In a separate base camp close by, other climbers move about their tents, preparing to leave with them. They are part of a different expedition. Alison knows and likes them, but they are no more than affable half-friends, sharing a common interest but not a common life. They know little of what she is facing at home. As she pauses inside her tent, those closest to her, those who know her and love her best are thousands of miles away.

Her children, Tom and Kate, the centre of her universe, will still be asleep at home in Scotland, breathing evenly in their warm beds, unconscious of her. She has thought often, in the previous days of bad weather and frustration, about their tearful parting weeks before. She was home for only two weeks after her triumphant return from Everest and much of that fortnight was given over to media interviews and meetings. At night she has cried in her tent with her longing to be home. She can see their faces, wonders how they will have grown or changed; wonders how they will be with her when she returns. The end of the expedition is near. When she comes down the mountain, she will be coming down to them. She will be putting them to bed herself in only two weeks.

In the cold tent she thinks about her husband. Her marriage has stuttered and she has agonized over whether and how she should finish it. The tension is there with her at K2 base camp, in the strained letters and faxes she has sent and received from home. Piled on top of this emotional confusion is her fear about money. She is here because she thinks she has to be, trying to climb for her living, trying to do something that will secure the new future she is planning for herself and her children. She thinks about the freedom she felt as a young climber. All these things have whirled round her mind as she sat killing time beneath the mountain for day after day, waiting for her life to start again.

Beyond the thin nylon skin of her tent, the mass of K2 soars 11,000 feet above the glacier, a huge bulk of snow, ice and rock reaching into space. She has already climbed all but the last 2,000, so the first part of her journey to the summit will be on familiar ground. It should take her three or four days to the top and another two to come down and start on the long trail home. Less than a week. Still, she cant escape a tightening in her stomach as she contemplates the final unknown section.

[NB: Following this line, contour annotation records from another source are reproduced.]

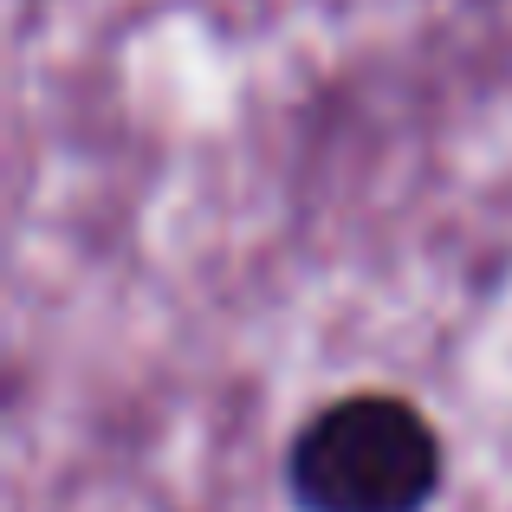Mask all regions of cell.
<instances>
[{"label": "cell", "mask_w": 512, "mask_h": 512, "mask_svg": "<svg viewBox=\"0 0 512 512\" xmlns=\"http://www.w3.org/2000/svg\"><path fill=\"white\" fill-rule=\"evenodd\" d=\"M441 474V428L402 389H344L318 402L286 448L299 512H428Z\"/></svg>", "instance_id": "1"}]
</instances>
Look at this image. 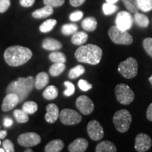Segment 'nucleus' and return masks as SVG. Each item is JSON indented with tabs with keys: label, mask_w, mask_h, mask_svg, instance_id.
I'll return each instance as SVG.
<instances>
[{
	"label": "nucleus",
	"mask_w": 152,
	"mask_h": 152,
	"mask_svg": "<svg viewBox=\"0 0 152 152\" xmlns=\"http://www.w3.org/2000/svg\"><path fill=\"white\" fill-rule=\"evenodd\" d=\"M102 49L99 47L88 44L77 48L75 52V56L77 61L80 63L96 65L102 59Z\"/></svg>",
	"instance_id": "2"
},
{
	"label": "nucleus",
	"mask_w": 152,
	"mask_h": 152,
	"mask_svg": "<svg viewBox=\"0 0 152 152\" xmlns=\"http://www.w3.org/2000/svg\"><path fill=\"white\" fill-rule=\"evenodd\" d=\"M66 69V65L64 63H54L49 68V73L53 77H57L60 75Z\"/></svg>",
	"instance_id": "25"
},
{
	"label": "nucleus",
	"mask_w": 152,
	"mask_h": 152,
	"mask_svg": "<svg viewBox=\"0 0 152 152\" xmlns=\"http://www.w3.org/2000/svg\"><path fill=\"white\" fill-rule=\"evenodd\" d=\"M41 137L35 132H26L20 134L18 137V142L20 146L24 147H35L40 143Z\"/></svg>",
	"instance_id": "9"
},
{
	"label": "nucleus",
	"mask_w": 152,
	"mask_h": 152,
	"mask_svg": "<svg viewBox=\"0 0 152 152\" xmlns=\"http://www.w3.org/2000/svg\"><path fill=\"white\" fill-rule=\"evenodd\" d=\"M76 107L83 115H90L94 109V104L87 96L81 95L77 99L75 102Z\"/></svg>",
	"instance_id": "10"
},
{
	"label": "nucleus",
	"mask_w": 152,
	"mask_h": 152,
	"mask_svg": "<svg viewBox=\"0 0 152 152\" xmlns=\"http://www.w3.org/2000/svg\"><path fill=\"white\" fill-rule=\"evenodd\" d=\"M96 152H115L116 147L113 142L110 141H102L96 145Z\"/></svg>",
	"instance_id": "20"
},
{
	"label": "nucleus",
	"mask_w": 152,
	"mask_h": 152,
	"mask_svg": "<svg viewBox=\"0 0 152 152\" xmlns=\"http://www.w3.org/2000/svg\"><path fill=\"white\" fill-rule=\"evenodd\" d=\"M14 115L16 121L19 123H26L29 120L28 114L26 113L23 110L16 109L14 111Z\"/></svg>",
	"instance_id": "31"
},
{
	"label": "nucleus",
	"mask_w": 152,
	"mask_h": 152,
	"mask_svg": "<svg viewBox=\"0 0 152 152\" xmlns=\"http://www.w3.org/2000/svg\"><path fill=\"white\" fill-rule=\"evenodd\" d=\"M13 124V121L11 118H5L4 120V125L6 127H10Z\"/></svg>",
	"instance_id": "46"
},
{
	"label": "nucleus",
	"mask_w": 152,
	"mask_h": 152,
	"mask_svg": "<svg viewBox=\"0 0 152 152\" xmlns=\"http://www.w3.org/2000/svg\"><path fill=\"white\" fill-rule=\"evenodd\" d=\"M3 148L6 152H14V145L13 142L9 140H6L3 142Z\"/></svg>",
	"instance_id": "40"
},
{
	"label": "nucleus",
	"mask_w": 152,
	"mask_h": 152,
	"mask_svg": "<svg viewBox=\"0 0 152 152\" xmlns=\"http://www.w3.org/2000/svg\"><path fill=\"white\" fill-rule=\"evenodd\" d=\"M88 141L85 138H77L68 146L70 152H84L88 147Z\"/></svg>",
	"instance_id": "15"
},
{
	"label": "nucleus",
	"mask_w": 152,
	"mask_h": 152,
	"mask_svg": "<svg viewBox=\"0 0 152 152\" xmlns=\"http://www.w3.org/2000/svg\"><path fill=\"white\" fill-rule=\"evenodd\" d=\"M64 142L61 140H54L49 142L45 148L46 152H59L64 149Z\"/></svg>",
	"instance_id": "21"
},
{
	"label": "nucleus",
	"mask_w": 152,
	"mask_h": 152,
	"mask_svg": "<svg viewBox=\"0 0 152 152\" xmlns=\"http://www.w3.org/2000/svg\"><path fill=\"white\" fill-rule=\"evenodd\" d=\"M147 118L149 121H152V103L149 104L147 110Z\"/></svg>",
	"instance_id": "45"
},
{
	"label": "nucleus",
	"mask_w": 152,
	"mask_h": 152,
	"mask_svg": "<svg viewBox=\"0 0 152 152\" xmlns=\"http://www.w3.org/2000/svg\"><path fill=\"white\" fill-rule=\"evenodd\" d=\"M49 77L48 74L45 72H41L38 73L35 80V87L37 90H42L44 87H46L48 84Z\"/></svg>",
	"instance_id": "19"
},
{
	"label": "nucleus",
	"mask_w": 152,
	"mask_h": 152,
	"mask_svg": "<svg viewBox=\"0 0 152 152\" xmlns=\"http://www.w3.org/2000/svg\"><path fill=\"white\" fill-rule=\"evenodd\" d=\"M18 103L20 102H19L18 95L14 93L7 94L3 100L2 104H1V109L4 111H9L14 109Z\"/></svg>",
	"instance_id": "14"
},
{
	"label": "nucleus",
	"mask_w": 152,
	"mask_h": 152,
	"mask_svg": "<svg viewBox=\"0 0 152 152\" xmlns=\"http://www.w3.org/2000/svg\"><path fill=\"white\" fill-rule=\"evenodd\" d=\"M78 30V27L76 24L68 23L64 24L61 28V33L64 35H73Z\"/></svg>",
	"instance_id": "32"
},
{
	"label": "nucleus",
	"mask_w": 152,
	"mask_h": 152,
	"mask_svg": "<svg viewBox=\"0 0 152 152\" xmlns=\"http://www.w3.org/2000/svg\"><path fill=\"white\" fill-rule=\"evenodd\" d=\"M64 85L66 87V90L64 92V94L66 96H71L75 92V85L69 81L64 82Z\"/></svg>",
	"instance_id": "37"
},
{
	"label": "nucleus",
	"mask_w": 152,
	"mask_h": 152,
	"mask_svg": "<svg viewBox=\"0 0 152 152\" xmlns=\"http://www.w3.org/2000/svg\"><path fill=\"white\" fill-rule=\"evenodd\" d=\"M97 27V21L94 17H87L82 22V28L85 30L92 32Z\"/></svg>",
	"instance_id": "23"
},
{
	"label": "nucleus",
	"mask_w": 152,
	"mask_h": 152,
	"mask_svg": "<svg viewBox=\"0 0 152 152\" xmlns=\"http://www.w3.org/2000/svg\"><path fill=\"white\" fill-rule=\"evenodd\" d=\"M113 121L116 130L121 133L126 132L132 123V115L128 110L121 109L114 114Z\"/></svg>",
	"instance_id": "4"
},
{
	"label": "nucleus",
	"mask_w": 152,
	"mask_h": 152,
	"mask_svg": "<svg viewBox=\"0 0 152 152\" xmlns=\"http://www.w3.org/2000/svg\"><path fill=\"white\" fill-rule=\"evenodd\" d=\"M0 144H1V142H0Z\"/></svg>",
	"instance_id": "53"
},
{
	"label": "nucleus",
	"mask_w": 152,
	"mask_h": 152,
	"mask_svg": "<svg viewBox=\"0 0 152 152\" xmlns=\"http://www.w3.org/2000/svg\"><path fill=\"white\" fill-rule=\"evenodd\" d=\"M4 149H0V152H4Z\"/></svg>",
	"instance_id": "51"
},
{
	"label": "nucleus",
	"mask_w": 152,
	"mask_h": 152,
	"mask_svg": "<svg viewBox=\"0 0 152 152\" xmlns=\"http://www.w3.org/2000/svg\"><path fill=\"white\" fill-rule=\"evenodd\" d=\"M33 56V52L28 47L18 45L9 47L5 50L4 57L10 66H20L27 63Z\"/></svg>",
	"instance_id": "1"
},
{
	"label": "nucleus",
	"mask_w": 152,
	"mask_h": 152,
	"mask_svg": "<svg viewBox=\"0 0 152 152\" xmlns=\"http://www.w3.org/2000/svg\"><path fill=\"white\" fill-rule=\"evenodd\" d=\"M35 86V80L32 76L28 77H19L16 81H13L7 87V94L14 93L18 96L19 102H22L28 97Z\"/></svg>",
	"instance_id": "3"
},
{
	"label": "nucleus",
	"mask_w": 152,
	"mask_h": 152,
	"mask_svg": "<svg viewBox=\"0 0 152 152\" xmlns=\"http://www.w3.org/2000/svg\"><path fill=\"white\" fill-rule=\"evenodd\" d=\"M149 81L150 82V83H151V85H152V75L149 78Z\"/></svg>",
	"instance_id": "50"
},
{
	"label": "nucleus",
	"mask_w": 152,
	"mask_h": 152,
	"mask_svg": "<svg viewBox=\"0 0 152 152\" xmlns=\"http://www.w3.org/2000/svg\"><path fill=\"white\" fill-rule=\"evenodd\" d=\"M59 109L55 104H49L47 106L45 121L49 123H54L59 117Z\"/></svg>",
	"instance_id": "16"
},
{
	"label": "nucleus",
	"mask_w": 152,
	"mask_h": 152,
	"mask_svg": "<svg viewBox=\"0 0 152 152\" xmlns=\"http://www.w3.org/2000/svg\"><path fill=\"white\" fill-rule=\"evenodd\" d=\"M53 13H54L53 7L45 5L42 8L37 9V10L33 11V13L32 14V16L35 18L42 19L47 18V17L51 16Z\"/></svg>",
	"instance_id": "18"
},
{
	"label": "nucleus",
	"mask_w": 152,
	"mask_h": 152,
	"mask_svg": "<svg viewBox=\"0 0 152 152\" xmlns=\"http://www.w3.org/2000/svg\"><path fill=\"white\" fill-rule=\"evenodd\" d=\"M142 45L145 52L152 58V38L147 37L144 39Z\"/></svg>",
	"instance_id": "36"
},
{
	"label": "nucleus",
	"mask_w": 152,
	"mask_h": 152,
	"mask_svg": "<svg viewBox=\"0 0 152 152\" xmlns=\"http://www.w3.org/2000/svg\"><path fill=\"white\" fill-rule=\"evenodd\" d=\"M35 0H20V4L23 7H30L35 4Z\"/></svg>",
	"instance_id": "43"
},
{
	"label": "nucleus",
	"mask_w": 152,
	"mask_h": 152,
	"mask_svg": "<svg viewBox=\"0 0 152 152\" xmlns=\"http://www.w3.org/2000/svg\"><path fill=\"white\" fill-rule=\"evenodd\" d=\"M152 145L151 139L145 133H140L135 138L134 149L138 152L147 151L151 148Z\"/></svg>",
	"instance_id": "13"
},
{
	"label": "nucleus",
	"mask_w": 152,
	"mask_h": 152,
	"mask_svg": "<svg viewBox=\"0 0 152 152\" xmlns=\"http://www.w3.org/2000/svg\"><path fill=\"white\" fill-rule=\"evenodd\" d=\"M7 135V130H0V139H4Z\"/></svg>",
	"instance_id": "47"
},
{
	"label": "nucleus",
	"mask_w": 152,
	"mask_h": 152,
	"mask_svg": "<svg viewBox=\"0 0 152 152\" xmlns=\"http://www.w3.org/2000/svg\"><path fill=\"white\" fill-rule=\"evenodd\" d=\"M122 1L129 12L133 14L138 12L140 9H139L137 0H122Z\"/></svg>",
	"instance_id": "30"
},
{
	"label": "nucleus",
	"mask_w": 152,
	"mask_h": 152,
	"mask_svg": "<svg viewBox=\"0 0 152 152\" xmlns=\"http://www.w3.org/2000/svg\"><path fill=\"white\" fill-rule=\"evenodd\" d=\"M102 10H103L104 14L108 16V15H111L114 14L115 11L118 10V7L114 4L110 3H104L102 6Z\"/></svg>",
	"instance_id": "35"
},
{
	"label": "nucleus",
	"mask_w": 152,
	"mask_h": 152,
	"mask_svg": "<svg viewBox=\"0 0 152 152\" xmlns=\"http://www.w3.org/2000/svg\"><path fill=\"white\" fill-rule=\"evenodd\" d=\"M65 0H44V4L52 7H59L64 4Z\"/></svg>",
	"instance_id": "39"
},
{
	"label": "nucleus",
	"mask_w": 152,
	"mask_h": 152,
	"mask_svg": "<svg viewBox=\"0 0 152 152\" xmlns=\"http://www.w3.org/2000/svg\"><path fill=\"white\" fill-rule=\"evenodd\" d=\"M49 58L51 61L54 63H64L66 62V56L63 52H54L51 53L49 56Z\"/></svg>",
	"instance_id": "33"
},
{
	"label": "nucleus",
	"mask_w": 152,
	"mask_h": 152,
	"mask_svg": "<svg viewBox=\"0 0 152 152\" xmlns=\"http://www.w3.org/2000/svg\"><path fill=\"white\" fill-rule=\"evenodd\" d=\"M11 5V0H0V13L3 14L8 10Z\"/></svg>",
	"instance_id": "41"
},
{
	"label": "nucleus",
	"mask_w": 152,
	"mask_h": 152,
	"mask_svg": "<svg viewBox=\"0 0 152 152\" xmlns=\"http://www.w3.org/2000/svg\"><path fill=\"white\" fill-rule=\"evenodd\" d=\"M0 130H1V127H0Z\"/></svg>",
	"instance_id": "52"
},
{
	"label": "nucleus",
	"mask_w": 152,
	"mask_h": 152,
	"mask_svg": "<svg viewBox=\"0 0 152 152\" xmlns=\"http://www.w3.org/2000/svg\"><path fill=\"white\" fill-rule=\"evenodd\" d=\"M33 151L32 149H26L25 150V152H33Z\"/></svg>",
	"instance_id": "49"
},
{
	"label": "nucleus",
	"mask_w": 152,
	"mask_h": 152,
	"mask_svg": "<svg viewBox=\"0 0 152 152\" xmlns=\"http://www.w3.org/2000/svg\"><path fill=\"white\" fill-rule=\"evenodd\" d=\"M57 21L55 19H48L41 24V26H39V30L44 33H49V32L52 31Z\"/></svg>",
	"instance_id": "27"
},
{
	"label": "nucleus",
	"mask_w": 152,
	"mask_h": 152,
	"mask_svg": "<svg viewBox=\"0 0 152 152\" xmlns=\"http://www.w3.org/2000/svg\"><path fill=\"white\" fill-rule=\"evenodd\" d=\"M59 118L63 124L75 125L81 122L82 115L73 109H64L59 113Z\"/></svg>",
	"instance_id": "8"
},
{
	"label": "nucleus",
	"mask_w": 152,
	"mask_h": 152,
	"mask_svg": "<svg viewBox=\"0 0 152 152\" xmlns=\"http://www.w3.org/2000/svg\"><path fill=\"white\" fill-rule=\"evenodd\" d=\"M88 39V35L83 31L76 32L71 37V42L75 45H82Z\"/></svg>",
	"instance_id": "22"
},
{
	"label": "nucleus",
	"mask_w": 152,
	"mask_h": 152,
	"mask_svg": "<svg viewBox=\"0 0 152 152\" xmlns=\"http://www.w3.org/2000/svg\"><path fill=\"white\" fill-rule=\"evenodd\" d=\"M118 0H106V2L110 4H115L116 3Z\"/></svg>",
	"instance_id": "48"
},
{
	"label": "nucleus",
	"mask_w": 152,
	"mask_h": 152,
	"mask_svg": "<svg viewBox=\"0 0 152 152\" xmlns=\"http://www.w3.org/2000/svg\"><path fill=\"white\" fill-rule=\"evenodd\" d=\"M118 71L125 78H134L138 73L137 61L133 57H129L119 64Z\"/></svg>",
	"instance_id": "5"
},
{
	"label": "nucleus",
	"mask_w": 152,
	"mask_h": 152,
	"mask_svg": "<svg viewBox=\"0 0 152 152\" xmlns=\"http://www.w3.org/2000/svg\"><path fill=\"white\" fill-rule=\"evenodd\" d=\"M87 133L93 141H99L104 137V132L103 127L97 121H91L87 124Z\"/></svg>",
	"instance_id": "12"
},
{
	"label": "nucleus",
	"mask_w": 152,
	"mask_h": 152,
	"mask_svg": "<svg viewBox=\"0 0 152 152\" xmlns=\"http://www.w3.org/2000/svg\"><path fill=\"white\" fill-rule=\"evenodd\" d=\"M78 87L82 91H84V92H87L89 91L92 88V85L89 83L88 82L85 80L81 79L78 81Z\"/></svg>",
	"instance_id": "38"
},
{
	"label": "nucleus",
	"mask_w": 152,
	"mask_h": 152,
	"mask_svg": "<svg viewBox=\"0 0 152 152\" xmlns=\"http://www.w3.org/2000/svg\"><path fill=\"white\" fill-rule=\"evenodd\" d=\"M85 72V68L82 65H77L75 67L71 68L68 73V77L70 79H75L83 75Z\"/></svg>",
	"instance_id": "28"
},
{
	"label": "nucleus",
	"mask_w": 152,
	"mask_h": 152,
	"mask_svg": "<svg viewBox=\"0 0 152 152\" xmlns=\"http://www.w3.org/2000/svg\"><path fill=\"white\" fill-rule=\"evenodd\" d=\"M58 95V90L54 85H49L46 87L42 93V96L47 100H53L56 99Z\"/></svg>",
	"instance_id": "24"
},
{
	"label": "nucleus",
	"mask_w": 152,
	"mask_h": 152,
	"mask_svg": "<svg viewBox=\"0 0 152 152\" xmlns=\"http://www.w3.org/2000/svg\"><path fill=\"white\" fill-rule=\"evenodd\" d=\"M42 47L48 51H56L62 48V44L53 38H46L42 42Z\"/></svg>",
	"instance_id": "17"
},
{
	"label": "nucleus",
	"mask_w": 152,
	"mask_h": 152,
	"mask_svg": "<svg viewBox=\"0 0 152 152\" xmlns=\"http://www.w3.org/2000/svg\"><path fill=\"white\" fill-rule=\"evenodd\" d=\"M133 20L132 15L129 11H121L117 14L115 23L119 29L123 30H128L132 28L133 25Z\"/></svg>",
	"instance_id": "11"
},
{
	"label": "nucleus",
	"mask_w": 152,
	"mask_h": 152,
	"mask_svg": "<svg viewBox=\"0 0 152 152\" xmlns=\"http://www.w3.org/2000/svg\"><path fill=\"white\" fill-rule=\"evenodd\" d=\"M139 9L143 12H148L152 10V0H137Z\"/></svg>",
	"instance_id": "34"
},
{
	"label": "nucleus",
	"mask_w": 152,
	"mask_h": 152,
	"mask_svg": "<svg viewBox=\"0 0 152 152\" xmlns=\"http://www.w3.org/2000/svg\"><path fill=\"white\" fill-rule=\"evenodd\" d=\"M134 21L138 26L141 28H147L149 24V18L143 14L136 12L134 14Z\"/></svg>",
	"instance_id": "26"
},
{
	"label": "nucleus",
	"mask_w": 152,
	"mask_h": 152,
	"mask_svg": "<svg viewBox=\"0 0 152 152\" xmlns=\"http://www.w3.org/2000/svg\"><path fill=\"white\" fill-rule=\"evenodd\" d=\"M115 94L117 101L121 104L128 105L132 103L134 99V93L128 85L121 83L116 85Z\"/></svg>",
	"instance_id": "7"
},
{
	"label": "nucleus",
	"mask_w": 152,
	"mask_h": 152,
	"mask_svg": "<svg viewBox=\"0 0 152 152\" xmlns=\"http://www.w3.org/2000/svg\"><path fill=\"white\" fill-rule=\"evenodd\" d=\"M69 1L71 6L77 7H80V6H81L85 1H86V0H69Z\"/></svg>",
	"instance_id": "44"
},
{
	"label": "nucleus",
	"mask_w": 152,
	"mask_h": 152,
	"mask_svg": "<svg viewBox=\"0 0 152 152\" xmlns=\"http://www.w3.org/2000/svg\"><path fill=\"white\" fill-rule=\"evenodd\" d=\"M108 33L111 41L117 45H128L133 42V38L130 33L126 30L119 29L116 26L110 28Z\"/></svg>",
	"instance_id": "6"
},
{
	"label": "nucleus",
	"mask_w": 152,
	"mask_h": 152,
	"mask_svg": "<svg viewBox=\"0 0 152 152\" xmlns=\"http://www.w3.org/2000/svg\"><path fill=\"white\" fill-rule=\"evenodd\" d=\"M22 109L27 113L28 115H31V114L35 113L38 109V106L37 103L35 102H32V101H28V102H25L23 105Z\"/></svg>",
	"instance_id": "29"
},
{
	"label": "nucleus",
	"mask_w": 152,
	"mask_h": 152,
	"mask_svg": "<svg viewBox=\"0 0 152 152\" xmlns=\"http://www.w3.org/2000/svg\"><path fill=\"white\" fill-rule=\"evenodd\" d=\"M83 13L81 11H76L70 15V20L72 21H77L83 18Z\"/></svg>",
	"instance_id": "42"
}]
</instances>
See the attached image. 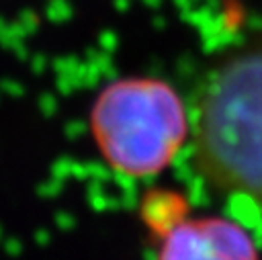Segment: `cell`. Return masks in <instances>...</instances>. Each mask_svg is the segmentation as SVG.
Listing matches in <instances>:
<instances>
[{"label":"cell","mask_w":262,"mask_h":260,"mask_svg":"<svg viewBox=\"0 0 262 260\" xmlns=\"http://www.w3.org/2000/svg\"><path fill=\"white\" fill-rule=\"evenodd\" d=\"M156 260H262L252 231L229 215L180 217L162 235Z\"/></svg>","instance_id":"cell-3"},{"label":"cell","mask_w":262,"mask_h":260,"mask_svg":"<svg viewBox=\"0 0 262 260\" xmlns=\"http://www.w3.org/2000/svg\"><path fill=\"white\" fill-rule=\"evenodd\" d=\"M188 106L194 176L262 211V29L211 57Z\"/></svg>","instance_id":"cell-1"},{"label":"cell","mask_w":262,"mask_h":260,"mask_svg":"<svg viewBox=\"0 0 262 260\" xmlns=\"http://www.w3.org/2000/svg\"><path fill=\"white\" fill-rule=\"evenodd\" d=\"M102 162L125 178H149L190 143V106L158 76H125L104 84L88 111Z\"/></svg>","instance_id":"cell-2"}]
</instances>
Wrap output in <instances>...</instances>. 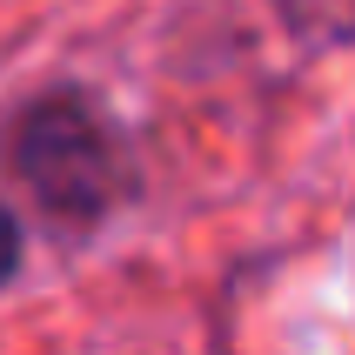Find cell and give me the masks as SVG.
Returning a JSON list of instances; mask_svg holds the SVG:
<instances>
[{
    "instance_id": "7a4b0ae2",
    "label": "cell",
    "mask_w": 355,
    "mask_h": 355,
    "mask_svg": "<svg viewBox=\"0 0 355 355\" xmlns=\"http://www.w3.org/2000/svg\"><path fill=\"white\" fill-rule=\"evenodd\" d=\"M268 7L309 47H349L355 40V0H268Z\"/></svg>"
},
{
    "instance_id": "3957f363",
    "label": "cell",
    "mask_w": 355,
    "mask_h": 355,
    "mask_svg": "<svg viewBox=\"0 0 355 355\" xmlns=\"http://www.w3.org/2000/svg\"><path fill=\"white\" fill-rule=\"evenodd\" d=\"M20 268V221L0 208V288H7V275Z\"/></svg>"
},
{
    "instance_id": "6da1fadb",
    "label": "cell",
    "mask_w": 355,
    "mask_h": 355,
    "mask_svg": "<svg viewBox=\"0 0 355 355\" xmlns=\"http://www.w3.org/2000/svg\"><path fill=\"white\" fill-rule=\"evenodd\" d=\"M7 168L40 201V215L67 228L107 221L135 188V155L87 87H47L27 101L7 128Z\"/></svg>"
}]
</instances>
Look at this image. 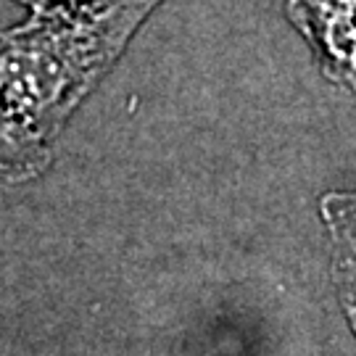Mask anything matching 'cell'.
<instances>
[{"mask_svg": "<svg viewBox=\"0 0 356 356\" xmlns=\"http://www.w3.org/2000/svg\"><path fill=\"white\" fill-rule=\"evenodd\" d=\"M164 0H82L29 11L0 32V92L53 143Z\"/></svg>", "mask_w": 356, "mask_h": 356, "instance_id": "6da1fadb", "label": "cell"}, {"mask_svg": "<svg viewBox=\"0 0 356 356\" xmlns=\"http://www.w3.org/2000/svg\"><path fill=\"white\" fill-rule=\"evenodd\" d=\"M325 76L356 95V0H280Z\"/></svg>", "mask_w": 356, "mask_h": 356, "instance_id": "7a4b0ae2", "label": "cell"}, {"mask_svg": "<svg viewBox=\"0 0 356 356\" xmlns=\"http://www.w3.org/2000/svg\"><path fill=\"white\" fill-rule=\"evenodd\" d=\"M322 219L332 241V282L348 325L356 332V193H327Z\"/></svg>", "mask_w": 356, "mask_h": 356, "instance_id": "3957f363", "label": "cell"}, {"mask_svg": "<svg viewBox=\"0 0 356 356\" xmlns=\"http://www.w3.org/2000/svg\"><path fill=\"white\" fill-rule=\"evenodd\" d=\"M51 143L19 119L0 92V179L29 182L51 166Z\"/></svg>", "mask_w": 356, "mask_h": 356, "instance_id": "277c9868", "label": "cell"}, {"mask_svg": "<svg viewBox=\"0 0 356 356\" xmlns=\"http://www.w3.org/2000/svg\"><path fill=\"white\" fill-rule=\"evenodd\" d=\"M19 6H24L29 11H42L51 6H64V3H82V0H16Z\"/></svg>", "mask_w": 356, "mask_h": 356, "instance_id": "5b68a950", "label": "cell"}]
</instances>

In Britain she tried to shrug off K2s reputation. Now she has plenty of first-hand experience, knows how quickly the weather can change and how bad it can be on the worlds second-highest mountain. Climbers coming down have been trapped by bad weather, forced to linger in the too-thin air, growing weaker, the life slowly fading from them. She knows that only four women have reached the summit and two of them died trying to get back down. The ascent looms over her, nagging at her consciousness. Nothing can progress until she has finished with this examination she has set herself. After that she can turn to the rest of her life.

Spread around her tent are things from home. Face creams to protect her skin from the strong sunlight, notes she has faxed to her children. They are the links with her other life that has dragged at her heels in the long weeks on the stony glacier, her mood lifting and falling along with the capricious weather. Each time she has gone on the mountain Alison has felt she was closer to going home; each time she has come back unsuccessful she has felt the urge to throw it all up and go back to her children. But there are people at home who expect her to do well. She expects herself to do well. When will she have this chance again? She looks around the tent one last time. When she comes back it will all seem different. Then she zips the door shut, and goes out into the darkness of the early morning to climb the mountain.